By the flooding the market with liquidity, the central bank aims to promote lending and prevent a shortage in the future. Of course Quantitative Easing is much more involved than baseball card trading.
What Outcome Can Be Expected from Quantitative Easing?
Granted that Quantitative Easing has only ever been implemented once in Japan, there is not much precedent. However with that in mind, we are sure that the Fed analyzed the outcome of Japan's zero interest rate policy before bringing US interest rates within a whisker of Japan's 2000 levels.

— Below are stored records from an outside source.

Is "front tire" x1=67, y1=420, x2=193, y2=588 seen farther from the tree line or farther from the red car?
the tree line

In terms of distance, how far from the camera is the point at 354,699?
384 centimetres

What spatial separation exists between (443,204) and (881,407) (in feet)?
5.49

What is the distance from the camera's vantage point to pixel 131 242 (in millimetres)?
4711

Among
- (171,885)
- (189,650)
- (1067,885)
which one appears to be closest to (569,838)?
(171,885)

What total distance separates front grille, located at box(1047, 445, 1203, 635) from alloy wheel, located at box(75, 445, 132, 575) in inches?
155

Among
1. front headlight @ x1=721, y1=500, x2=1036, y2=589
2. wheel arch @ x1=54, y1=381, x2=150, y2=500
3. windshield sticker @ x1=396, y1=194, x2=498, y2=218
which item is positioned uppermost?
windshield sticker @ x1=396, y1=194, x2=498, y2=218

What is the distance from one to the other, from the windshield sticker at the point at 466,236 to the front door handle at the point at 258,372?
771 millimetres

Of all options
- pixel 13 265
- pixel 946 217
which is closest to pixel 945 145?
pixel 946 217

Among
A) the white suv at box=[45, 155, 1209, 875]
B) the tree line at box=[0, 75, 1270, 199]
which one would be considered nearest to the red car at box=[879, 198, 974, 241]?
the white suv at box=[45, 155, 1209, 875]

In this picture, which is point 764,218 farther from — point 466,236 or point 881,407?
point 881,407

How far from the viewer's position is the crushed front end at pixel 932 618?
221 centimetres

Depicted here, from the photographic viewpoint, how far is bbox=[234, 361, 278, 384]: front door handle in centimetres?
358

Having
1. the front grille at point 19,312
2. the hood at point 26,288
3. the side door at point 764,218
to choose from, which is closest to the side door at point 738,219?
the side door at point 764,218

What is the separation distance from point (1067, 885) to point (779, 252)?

The Bank of Japan embarked upon this new concept in monetary economics in its effort to fight a frustrating period of economic stagnation and decline in 2001 which lasted until 2006. With rates at 0% the central bank was forced to implement some new level of policy to fight the wave of deflation that had plagued the country. Deflation, another renewed catch-word in today's economic climate, is an overall decline in prices over an extended period of time.
We are all familiar with how disastrous an inflationary state can be on an economy, unfortunately deflation is no different. The cause of the phenomenon is when consumers become so resistant to spending that sellers are forced to continuously cut prices. In Japan, the BoJ accomplished their easing targets by expanding the limits as to the types of securities that they would purchase; for instance buying long-term treasuries, asset-backed securities, equities, and new levels of commercial paper.
This is all in an effort to flood the financial system with so much excess reserves and liquidity that they would be forced to resume normal lending situations.
In the first year of Quantitative Easing, USD/JPY rose 18.5 percent. This means that the Japanese Yen weakened against the US dollar, which is a textbook reaction to Quantitative Easing. The Nikkei also dropped 28 percent.
Between 2002 and the end of 2004, USD/JPY fell 22 percent as the Japanese economy began to stabilize. During that same time the Nikkei recovered 20 percent, but not before it fell another 20 percent. Although it has been heavily debated whether Quantitative Easing drove the turnaround in the economy, most people agree that it put a halt to deflation.
Fed's Version of Quantitative Easing
With US interest rates pretty much at zero, the Federal Reserve has informally adopted its own version of Quantitative Easing. Some people may even argue that the Fed has been pursuing this strategy for months now. In conjunction with the Treasury department, the Fed has doubled their balance sheet in the past 3 months to more than $2 trillion.
They have done this by purchasing direct equity investments in banks, easing standards on commercial paper purchases, made efforts to relieve institutions of their toxic asset-backed securities and is now considering buying Treasury bonds and agency debt.
By buying these assets, they are adding money into the financial system. Like the Yen, Quantitative Easing exposes the US dollar to significant downside risks, but it is also the step that the central bank needs to take to stabilize the US economy and to prevent a deflationary spiral.